If you can't be flexible, anything that interrupts your routine will break you.
Flexibility is the secret to creating a sustainable and long-term results.
Use that priority list to develop your flexibility.
Test the Sustainability of Your Process
Obviously illness can be really disruptive to lives and schedules. Trust me, I'm familiar with this! It can be really miserable and frustating.
But instead of thinking of illness as an interruption trying to sabotage your progress, think of it as a test of your process and your resilience.
To create long-term results - ones that don't fade away with time - you need habits that endure obstacles.
Your kids WILL get sick.
You WILL get sick.
You WILL go on vacations.
You will have life-altering events.
Can your routine survive these?
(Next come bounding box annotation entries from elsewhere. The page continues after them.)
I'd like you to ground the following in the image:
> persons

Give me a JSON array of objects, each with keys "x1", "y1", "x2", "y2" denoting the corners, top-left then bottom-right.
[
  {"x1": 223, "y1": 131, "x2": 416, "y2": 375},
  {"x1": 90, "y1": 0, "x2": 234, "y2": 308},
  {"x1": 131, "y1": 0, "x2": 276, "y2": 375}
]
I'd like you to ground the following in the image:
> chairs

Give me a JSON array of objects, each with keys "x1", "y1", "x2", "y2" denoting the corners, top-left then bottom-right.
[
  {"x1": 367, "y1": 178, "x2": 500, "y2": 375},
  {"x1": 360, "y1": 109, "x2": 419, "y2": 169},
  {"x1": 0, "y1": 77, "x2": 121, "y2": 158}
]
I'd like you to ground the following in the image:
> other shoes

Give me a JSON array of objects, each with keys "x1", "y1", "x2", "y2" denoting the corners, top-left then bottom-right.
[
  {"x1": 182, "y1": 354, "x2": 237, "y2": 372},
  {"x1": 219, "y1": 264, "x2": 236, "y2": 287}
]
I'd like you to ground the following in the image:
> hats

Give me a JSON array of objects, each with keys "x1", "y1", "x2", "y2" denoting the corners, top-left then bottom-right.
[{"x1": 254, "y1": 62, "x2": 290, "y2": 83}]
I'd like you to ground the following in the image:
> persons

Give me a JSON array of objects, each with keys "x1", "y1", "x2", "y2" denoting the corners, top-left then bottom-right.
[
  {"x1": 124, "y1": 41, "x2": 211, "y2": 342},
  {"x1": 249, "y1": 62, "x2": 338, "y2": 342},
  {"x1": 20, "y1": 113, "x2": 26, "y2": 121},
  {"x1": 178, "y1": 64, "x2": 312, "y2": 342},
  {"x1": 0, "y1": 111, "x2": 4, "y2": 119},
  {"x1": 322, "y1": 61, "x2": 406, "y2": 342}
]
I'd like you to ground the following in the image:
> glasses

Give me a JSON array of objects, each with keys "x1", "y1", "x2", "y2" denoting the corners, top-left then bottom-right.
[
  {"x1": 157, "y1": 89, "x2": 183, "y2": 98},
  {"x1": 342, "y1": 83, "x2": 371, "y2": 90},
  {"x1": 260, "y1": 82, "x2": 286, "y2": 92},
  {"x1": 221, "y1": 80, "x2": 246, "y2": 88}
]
Will you be able to pick it up again afterwards?
If your routine is flexible and allows you to prioritize and adjust what you focus on when life happens, it will.
Sights will stay on your goal, but you'll be able to live your life while staying on track.
If your routine is too strict, has no room to adjust, if you don't ever let it ease up... it won't survive.
Or maybe it will, but at a great cost to your mental health.
If you feel like you're going to break instead of bend, it's time to shift your thinking and adjust the routine.
Because the truth is, this illness didn't break your routine.
It just uncovered what was already broken.
So let's fix it.
It's Not Forever
It can be hard to remember while you're in the thick of it, but it's not forever.
You WILL come out the other side.
The question is, will you come out knowing you have a life-proof process or with the knowledge that something needs to change?
It takes more than a week to gain weight or build unhealthy habits.
It's going to take more than one week of illness to undo all the work you've put into your health.
UNLESS you let it.
If every illness and obstacle that interrupts your routine becomes a reason excuse to stop the journey- you will never see success.
Because interruptions are going to come. Constantly.
That's just life.
But if you focus learning from it...
If you focus on riding out the storm that is illness (or teething or moving, or other stressful situations)...
If you have the flexibility to adjust to this obstacle...
If you have the resilience to resume your normal routine on the other side...
You WILL see success and results you can keep, no matter what happens.